■ Task directions: Starting with the line containing "United States, site archbold_FL-03." and going on through the line containing "common name: voles, lemmings, and muskrats", return the lines of the data below exactly, and only those.

Record set section start

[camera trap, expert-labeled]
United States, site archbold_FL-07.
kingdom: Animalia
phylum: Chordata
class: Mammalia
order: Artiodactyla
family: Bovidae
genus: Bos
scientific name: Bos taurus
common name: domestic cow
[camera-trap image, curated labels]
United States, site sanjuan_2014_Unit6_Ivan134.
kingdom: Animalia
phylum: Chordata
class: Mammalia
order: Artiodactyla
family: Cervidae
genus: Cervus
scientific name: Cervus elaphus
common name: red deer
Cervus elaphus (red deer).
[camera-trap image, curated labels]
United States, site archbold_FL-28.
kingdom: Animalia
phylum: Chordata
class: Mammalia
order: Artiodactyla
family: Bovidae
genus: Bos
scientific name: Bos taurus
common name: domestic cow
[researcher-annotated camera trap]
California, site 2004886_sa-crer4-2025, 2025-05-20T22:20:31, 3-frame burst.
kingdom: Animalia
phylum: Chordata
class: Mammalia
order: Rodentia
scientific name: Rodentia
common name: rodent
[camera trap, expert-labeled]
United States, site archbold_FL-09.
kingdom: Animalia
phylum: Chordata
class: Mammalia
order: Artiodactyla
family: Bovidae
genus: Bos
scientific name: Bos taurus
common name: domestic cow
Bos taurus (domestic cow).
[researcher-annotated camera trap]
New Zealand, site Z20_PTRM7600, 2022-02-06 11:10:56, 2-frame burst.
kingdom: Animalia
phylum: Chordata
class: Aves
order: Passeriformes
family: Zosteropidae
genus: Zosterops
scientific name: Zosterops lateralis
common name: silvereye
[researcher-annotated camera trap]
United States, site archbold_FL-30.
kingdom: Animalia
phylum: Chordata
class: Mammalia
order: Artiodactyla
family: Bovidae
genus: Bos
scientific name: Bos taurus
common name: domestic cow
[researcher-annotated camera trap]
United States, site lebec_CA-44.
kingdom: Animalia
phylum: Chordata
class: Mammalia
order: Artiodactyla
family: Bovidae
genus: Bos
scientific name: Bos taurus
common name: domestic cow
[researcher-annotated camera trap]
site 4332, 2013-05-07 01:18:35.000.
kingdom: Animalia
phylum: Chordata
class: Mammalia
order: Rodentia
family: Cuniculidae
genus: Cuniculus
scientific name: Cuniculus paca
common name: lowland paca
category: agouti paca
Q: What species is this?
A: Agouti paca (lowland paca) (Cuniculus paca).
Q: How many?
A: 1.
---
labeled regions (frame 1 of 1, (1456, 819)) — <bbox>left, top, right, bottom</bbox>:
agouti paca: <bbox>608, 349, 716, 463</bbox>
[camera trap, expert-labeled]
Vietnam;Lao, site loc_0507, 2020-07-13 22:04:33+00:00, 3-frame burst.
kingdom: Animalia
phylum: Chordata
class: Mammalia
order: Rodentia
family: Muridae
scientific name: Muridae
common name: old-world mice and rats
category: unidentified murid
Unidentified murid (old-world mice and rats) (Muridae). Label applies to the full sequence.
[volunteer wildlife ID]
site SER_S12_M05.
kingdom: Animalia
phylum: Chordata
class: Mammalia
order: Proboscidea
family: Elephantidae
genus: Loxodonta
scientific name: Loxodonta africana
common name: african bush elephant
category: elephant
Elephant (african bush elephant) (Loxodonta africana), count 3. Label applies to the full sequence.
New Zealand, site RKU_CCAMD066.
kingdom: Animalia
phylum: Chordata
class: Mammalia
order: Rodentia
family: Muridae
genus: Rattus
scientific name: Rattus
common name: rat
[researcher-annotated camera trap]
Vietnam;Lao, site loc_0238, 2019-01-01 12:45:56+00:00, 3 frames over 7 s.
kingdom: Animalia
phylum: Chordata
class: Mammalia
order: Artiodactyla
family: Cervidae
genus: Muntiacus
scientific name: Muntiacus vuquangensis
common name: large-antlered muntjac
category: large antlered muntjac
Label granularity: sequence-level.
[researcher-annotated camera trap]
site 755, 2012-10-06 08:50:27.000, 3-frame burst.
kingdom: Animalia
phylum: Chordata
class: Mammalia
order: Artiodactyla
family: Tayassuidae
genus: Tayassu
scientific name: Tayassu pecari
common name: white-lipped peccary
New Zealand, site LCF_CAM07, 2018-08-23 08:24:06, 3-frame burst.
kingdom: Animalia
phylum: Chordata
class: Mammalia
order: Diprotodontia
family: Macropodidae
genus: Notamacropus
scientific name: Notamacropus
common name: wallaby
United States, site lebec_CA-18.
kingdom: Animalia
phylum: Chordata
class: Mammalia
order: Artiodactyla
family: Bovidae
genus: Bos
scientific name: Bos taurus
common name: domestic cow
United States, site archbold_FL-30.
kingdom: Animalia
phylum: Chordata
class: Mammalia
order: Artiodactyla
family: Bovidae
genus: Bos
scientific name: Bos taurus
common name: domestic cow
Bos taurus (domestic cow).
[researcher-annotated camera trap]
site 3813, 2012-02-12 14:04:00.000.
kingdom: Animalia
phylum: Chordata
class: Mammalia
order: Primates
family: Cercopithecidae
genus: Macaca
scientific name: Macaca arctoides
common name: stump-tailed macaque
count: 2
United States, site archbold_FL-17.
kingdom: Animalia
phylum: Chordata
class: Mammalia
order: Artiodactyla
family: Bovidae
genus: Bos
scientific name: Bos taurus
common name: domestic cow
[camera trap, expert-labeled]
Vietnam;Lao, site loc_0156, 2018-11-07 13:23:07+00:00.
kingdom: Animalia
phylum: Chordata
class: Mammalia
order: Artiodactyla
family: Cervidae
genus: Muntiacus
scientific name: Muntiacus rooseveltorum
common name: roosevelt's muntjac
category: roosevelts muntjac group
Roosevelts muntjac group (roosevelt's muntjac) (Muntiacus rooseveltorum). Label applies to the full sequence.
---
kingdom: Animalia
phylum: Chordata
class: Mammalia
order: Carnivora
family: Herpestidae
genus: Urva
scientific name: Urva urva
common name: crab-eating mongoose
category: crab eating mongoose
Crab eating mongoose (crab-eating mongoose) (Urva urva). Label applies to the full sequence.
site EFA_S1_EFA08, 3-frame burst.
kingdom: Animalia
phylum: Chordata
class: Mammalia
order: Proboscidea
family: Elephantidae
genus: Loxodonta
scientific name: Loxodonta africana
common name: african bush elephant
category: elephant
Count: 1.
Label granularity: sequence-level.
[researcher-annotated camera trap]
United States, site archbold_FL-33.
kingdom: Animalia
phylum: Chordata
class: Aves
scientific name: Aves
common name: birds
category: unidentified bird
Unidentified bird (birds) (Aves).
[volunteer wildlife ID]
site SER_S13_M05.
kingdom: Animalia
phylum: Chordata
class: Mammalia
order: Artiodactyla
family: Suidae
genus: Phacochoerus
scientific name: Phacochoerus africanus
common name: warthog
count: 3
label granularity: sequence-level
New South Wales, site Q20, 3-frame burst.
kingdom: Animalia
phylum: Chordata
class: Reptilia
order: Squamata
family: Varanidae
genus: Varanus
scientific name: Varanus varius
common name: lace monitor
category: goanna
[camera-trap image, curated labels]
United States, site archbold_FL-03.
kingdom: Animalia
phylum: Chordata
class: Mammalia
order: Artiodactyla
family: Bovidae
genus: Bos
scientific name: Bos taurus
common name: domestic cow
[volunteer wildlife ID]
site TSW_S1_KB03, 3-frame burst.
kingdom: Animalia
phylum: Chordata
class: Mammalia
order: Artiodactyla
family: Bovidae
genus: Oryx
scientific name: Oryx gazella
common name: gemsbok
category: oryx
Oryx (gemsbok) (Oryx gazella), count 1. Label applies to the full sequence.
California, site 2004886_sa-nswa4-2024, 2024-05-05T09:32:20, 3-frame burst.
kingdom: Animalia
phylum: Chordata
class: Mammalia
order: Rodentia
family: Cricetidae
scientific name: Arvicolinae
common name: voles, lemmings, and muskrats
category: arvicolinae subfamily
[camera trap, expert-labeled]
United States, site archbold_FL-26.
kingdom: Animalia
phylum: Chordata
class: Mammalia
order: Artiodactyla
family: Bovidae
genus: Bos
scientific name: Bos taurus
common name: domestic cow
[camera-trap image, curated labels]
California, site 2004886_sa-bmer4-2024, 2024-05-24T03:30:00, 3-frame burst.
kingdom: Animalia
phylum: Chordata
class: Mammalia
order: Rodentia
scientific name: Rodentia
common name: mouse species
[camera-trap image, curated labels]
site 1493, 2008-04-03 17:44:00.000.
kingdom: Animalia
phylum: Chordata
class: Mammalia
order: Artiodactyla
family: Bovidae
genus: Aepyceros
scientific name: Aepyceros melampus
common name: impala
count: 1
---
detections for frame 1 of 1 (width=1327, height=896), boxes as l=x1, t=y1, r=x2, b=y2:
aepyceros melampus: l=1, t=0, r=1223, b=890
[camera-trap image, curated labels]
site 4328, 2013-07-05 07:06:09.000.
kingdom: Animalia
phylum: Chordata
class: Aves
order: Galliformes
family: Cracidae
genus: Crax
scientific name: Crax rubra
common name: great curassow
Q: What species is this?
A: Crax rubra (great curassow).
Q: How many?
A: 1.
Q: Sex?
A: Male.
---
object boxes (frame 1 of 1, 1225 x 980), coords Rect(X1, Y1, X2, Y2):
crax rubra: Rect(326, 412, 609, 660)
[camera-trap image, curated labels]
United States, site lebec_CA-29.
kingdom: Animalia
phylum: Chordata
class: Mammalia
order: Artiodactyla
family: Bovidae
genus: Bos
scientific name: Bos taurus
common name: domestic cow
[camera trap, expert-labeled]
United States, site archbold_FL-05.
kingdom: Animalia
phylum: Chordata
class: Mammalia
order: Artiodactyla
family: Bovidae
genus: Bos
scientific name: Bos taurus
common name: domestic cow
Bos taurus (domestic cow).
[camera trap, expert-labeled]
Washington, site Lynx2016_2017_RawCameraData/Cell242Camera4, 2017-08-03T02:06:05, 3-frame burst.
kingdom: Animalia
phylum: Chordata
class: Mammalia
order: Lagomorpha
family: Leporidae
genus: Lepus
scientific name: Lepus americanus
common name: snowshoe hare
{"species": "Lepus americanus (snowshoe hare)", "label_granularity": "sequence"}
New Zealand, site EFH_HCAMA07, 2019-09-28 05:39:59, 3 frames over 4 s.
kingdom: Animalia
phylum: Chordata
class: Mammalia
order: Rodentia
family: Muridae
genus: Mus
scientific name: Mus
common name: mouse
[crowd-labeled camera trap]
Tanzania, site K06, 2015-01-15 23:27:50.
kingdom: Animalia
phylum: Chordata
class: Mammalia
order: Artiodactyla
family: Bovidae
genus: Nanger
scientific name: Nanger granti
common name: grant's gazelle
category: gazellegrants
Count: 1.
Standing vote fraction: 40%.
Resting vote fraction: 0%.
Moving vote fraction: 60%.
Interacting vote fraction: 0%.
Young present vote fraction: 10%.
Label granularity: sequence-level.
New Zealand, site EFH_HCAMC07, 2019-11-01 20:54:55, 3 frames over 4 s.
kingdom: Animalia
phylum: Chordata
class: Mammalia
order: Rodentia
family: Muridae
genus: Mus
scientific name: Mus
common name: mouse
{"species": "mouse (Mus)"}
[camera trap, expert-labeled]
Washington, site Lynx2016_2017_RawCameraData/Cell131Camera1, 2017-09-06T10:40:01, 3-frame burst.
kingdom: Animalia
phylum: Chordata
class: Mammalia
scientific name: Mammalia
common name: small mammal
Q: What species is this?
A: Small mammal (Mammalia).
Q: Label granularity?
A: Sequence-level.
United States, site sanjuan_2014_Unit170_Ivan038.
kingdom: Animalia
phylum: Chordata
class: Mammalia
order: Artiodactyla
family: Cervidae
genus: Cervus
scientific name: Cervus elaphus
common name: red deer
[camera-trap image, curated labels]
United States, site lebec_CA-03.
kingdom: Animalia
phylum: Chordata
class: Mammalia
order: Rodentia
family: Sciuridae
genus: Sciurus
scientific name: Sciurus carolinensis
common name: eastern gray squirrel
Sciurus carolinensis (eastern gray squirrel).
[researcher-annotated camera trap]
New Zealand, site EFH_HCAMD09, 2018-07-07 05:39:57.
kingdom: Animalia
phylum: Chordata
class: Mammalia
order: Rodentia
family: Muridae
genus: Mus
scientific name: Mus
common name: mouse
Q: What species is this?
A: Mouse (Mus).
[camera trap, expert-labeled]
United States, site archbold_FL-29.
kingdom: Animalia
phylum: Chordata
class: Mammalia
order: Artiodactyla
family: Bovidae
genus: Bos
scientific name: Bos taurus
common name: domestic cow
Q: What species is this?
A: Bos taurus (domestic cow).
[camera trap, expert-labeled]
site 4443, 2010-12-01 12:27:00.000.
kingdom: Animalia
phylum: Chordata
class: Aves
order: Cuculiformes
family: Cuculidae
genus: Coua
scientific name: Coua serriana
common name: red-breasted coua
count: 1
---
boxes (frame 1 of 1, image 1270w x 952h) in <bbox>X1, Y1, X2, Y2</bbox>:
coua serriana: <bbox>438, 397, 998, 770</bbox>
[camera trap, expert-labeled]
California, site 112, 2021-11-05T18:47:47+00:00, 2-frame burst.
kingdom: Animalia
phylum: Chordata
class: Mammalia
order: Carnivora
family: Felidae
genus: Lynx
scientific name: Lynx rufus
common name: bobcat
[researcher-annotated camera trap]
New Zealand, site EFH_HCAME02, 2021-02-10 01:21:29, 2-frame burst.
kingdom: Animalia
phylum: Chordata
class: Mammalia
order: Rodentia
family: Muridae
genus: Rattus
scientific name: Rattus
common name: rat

Record set section end

■ Answer box:
United States, site archbold_FL-03.
kingdom: Animalia
phylum: Chordata
class: Mammalia
order: Artiodactyla
family: Bovidae
genus: Bos
scientific name: Bos taurus
common name: domestic cow
[volunteer wildlife ID]
site TSW_S1_KB03, 3-frame burst.
kingdom: Animalia
phylum: Chordata
class: Mammalia
order: Artiodactyla
family: Bovidae
genus: Oryx
scientific name: Oryx gazella
common name: gemsbok
category: oryx
Oryx (gemsbok) (Oryx gazella), count 1. Label applies to the full sequence.
California, site 2004886_sa-nswa4-2024, 2024-05-05T09:32:20, 3-frame burst.
kingdom: Animalia
phylum: Chordata
class: Mammalia
order: Rodentia
family: Cricetidae
scientific name: Arvicolinae
common name: voles, lemmings, and muskrats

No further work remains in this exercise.